Ce jour là, le domestique des Zola dit à Alexandrine que le feu de la cheminé chauffe très mal.
La femme de Zola dit au domestique qu’elle verra cela le jour suivant.
Cette nuit là, de la fumée émane de la cheminée.
Le lendemain, le domestique essaye de réveiller les Zola.
A l’intérieur de la chambre, on retrouve Alexandrine dans le lit, quant à Émile Zola on le retrouve au pied de la cheminée.
Alexandrine a survécu mais pas son mari.
La cause du décès de Zola est dû « à un accident domestique » d’après le rapport de police. Zola a été intoxiqué au monoxyde de carbone à cause de la cheminée.
Des années plus tard, en 1906, Emile Zola aura le droit aux funérailles nationales et sera enterré au Panthéon auprès des grands hommes et femmes de l’histoire de France.
Pendant les funérailles d’Emile Zola, Alfred Dreyfus fut blessé au bras due à un tir de balle par un nationaliste.
Des années plus tard, le journal Libération écrit sur sa première page : « Emile Zola a-t-il été assassiné ? » qui date de 1953.
Un journaliste du nom de Jean Bedel a rencontré un témoin clé de la mort de Zola. Le journaliste a rencontré Pierre Hacquin qui a connu un homme du nom de Henri Buronfosse.
Cet homme et lui partageaient le même compartiment lors d’un trajet en train.
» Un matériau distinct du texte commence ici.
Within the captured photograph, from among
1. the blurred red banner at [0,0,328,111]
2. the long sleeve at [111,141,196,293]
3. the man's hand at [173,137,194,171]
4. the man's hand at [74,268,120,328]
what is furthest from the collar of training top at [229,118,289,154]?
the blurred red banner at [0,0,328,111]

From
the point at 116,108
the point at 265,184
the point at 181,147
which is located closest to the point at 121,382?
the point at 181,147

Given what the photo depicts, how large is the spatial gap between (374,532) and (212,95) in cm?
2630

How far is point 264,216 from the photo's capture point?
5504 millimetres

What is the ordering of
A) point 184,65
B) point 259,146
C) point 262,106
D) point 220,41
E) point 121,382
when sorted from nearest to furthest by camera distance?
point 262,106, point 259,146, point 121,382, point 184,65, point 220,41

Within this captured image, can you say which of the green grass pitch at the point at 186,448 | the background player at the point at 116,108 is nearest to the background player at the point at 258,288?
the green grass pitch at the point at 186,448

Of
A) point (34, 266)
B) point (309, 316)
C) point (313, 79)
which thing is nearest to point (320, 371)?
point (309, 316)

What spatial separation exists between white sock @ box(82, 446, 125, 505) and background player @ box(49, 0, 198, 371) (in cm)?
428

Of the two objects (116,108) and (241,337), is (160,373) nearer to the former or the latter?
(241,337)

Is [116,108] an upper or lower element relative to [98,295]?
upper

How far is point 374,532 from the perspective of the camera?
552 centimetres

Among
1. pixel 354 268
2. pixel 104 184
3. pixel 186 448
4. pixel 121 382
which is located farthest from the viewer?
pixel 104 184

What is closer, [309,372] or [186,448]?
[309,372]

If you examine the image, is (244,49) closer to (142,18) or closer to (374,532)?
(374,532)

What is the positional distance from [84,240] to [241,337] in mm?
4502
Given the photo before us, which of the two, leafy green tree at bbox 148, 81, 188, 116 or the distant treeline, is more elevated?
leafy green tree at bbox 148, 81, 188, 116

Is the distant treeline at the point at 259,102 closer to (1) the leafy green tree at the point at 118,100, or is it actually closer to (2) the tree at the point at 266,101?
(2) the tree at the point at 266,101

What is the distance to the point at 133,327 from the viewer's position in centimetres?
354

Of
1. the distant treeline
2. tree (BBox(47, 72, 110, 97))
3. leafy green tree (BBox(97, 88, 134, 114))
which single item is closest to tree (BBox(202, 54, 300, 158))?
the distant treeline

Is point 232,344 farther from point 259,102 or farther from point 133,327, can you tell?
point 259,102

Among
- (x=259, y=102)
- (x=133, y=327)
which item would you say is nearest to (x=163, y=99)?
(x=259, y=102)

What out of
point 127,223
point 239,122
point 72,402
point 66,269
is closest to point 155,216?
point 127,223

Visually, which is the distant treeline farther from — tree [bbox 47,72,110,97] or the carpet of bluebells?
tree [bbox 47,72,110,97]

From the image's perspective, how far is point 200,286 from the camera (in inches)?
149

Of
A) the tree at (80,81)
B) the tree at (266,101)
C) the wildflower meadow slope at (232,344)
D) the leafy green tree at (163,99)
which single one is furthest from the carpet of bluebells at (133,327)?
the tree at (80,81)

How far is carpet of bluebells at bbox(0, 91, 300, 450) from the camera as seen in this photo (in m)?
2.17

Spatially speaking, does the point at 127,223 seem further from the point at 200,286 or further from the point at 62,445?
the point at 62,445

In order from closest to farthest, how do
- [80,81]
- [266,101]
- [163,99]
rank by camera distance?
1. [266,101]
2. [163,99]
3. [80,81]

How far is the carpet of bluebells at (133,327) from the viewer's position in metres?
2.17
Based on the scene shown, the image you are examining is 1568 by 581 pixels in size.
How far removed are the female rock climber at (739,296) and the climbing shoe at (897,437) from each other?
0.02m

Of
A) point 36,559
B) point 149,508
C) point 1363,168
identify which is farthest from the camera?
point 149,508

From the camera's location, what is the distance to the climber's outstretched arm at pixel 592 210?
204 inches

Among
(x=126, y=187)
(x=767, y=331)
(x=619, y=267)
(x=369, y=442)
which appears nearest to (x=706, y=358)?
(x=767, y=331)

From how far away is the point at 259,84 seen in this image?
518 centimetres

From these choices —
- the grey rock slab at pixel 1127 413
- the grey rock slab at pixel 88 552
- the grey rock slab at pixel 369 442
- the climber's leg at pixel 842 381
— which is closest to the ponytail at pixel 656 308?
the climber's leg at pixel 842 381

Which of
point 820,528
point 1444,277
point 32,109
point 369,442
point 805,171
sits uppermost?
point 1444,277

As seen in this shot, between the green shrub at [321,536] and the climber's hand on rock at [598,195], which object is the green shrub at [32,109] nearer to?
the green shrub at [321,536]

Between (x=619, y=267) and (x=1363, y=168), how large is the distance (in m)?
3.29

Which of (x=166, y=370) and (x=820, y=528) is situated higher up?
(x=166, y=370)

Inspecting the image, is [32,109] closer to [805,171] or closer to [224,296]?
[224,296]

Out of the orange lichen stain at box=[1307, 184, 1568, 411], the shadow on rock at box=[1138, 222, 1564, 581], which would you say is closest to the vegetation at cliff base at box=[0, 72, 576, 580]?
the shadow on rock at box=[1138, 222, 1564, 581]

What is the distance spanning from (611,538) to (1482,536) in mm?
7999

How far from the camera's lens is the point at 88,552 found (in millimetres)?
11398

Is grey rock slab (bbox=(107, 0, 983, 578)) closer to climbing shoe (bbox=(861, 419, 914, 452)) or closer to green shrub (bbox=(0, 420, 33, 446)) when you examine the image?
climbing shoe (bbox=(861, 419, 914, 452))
Au fil des trajets communs ils devinrent amis mais un jour Buronfosse avoue à son ami que c’était lui qui avait bouché la cheminé des Zola.
A l’époque de la mort de Zola, Buronfosse était ramoneur et nationaliste comme la personne qui a tiré sur Dreyfus pendant les funérailles de Zola.
Emile Zola a-t-il été assassiné ou s’agit-il simplement d’un accident domestique ? Le mystère reste entier, on ne le saura jamais…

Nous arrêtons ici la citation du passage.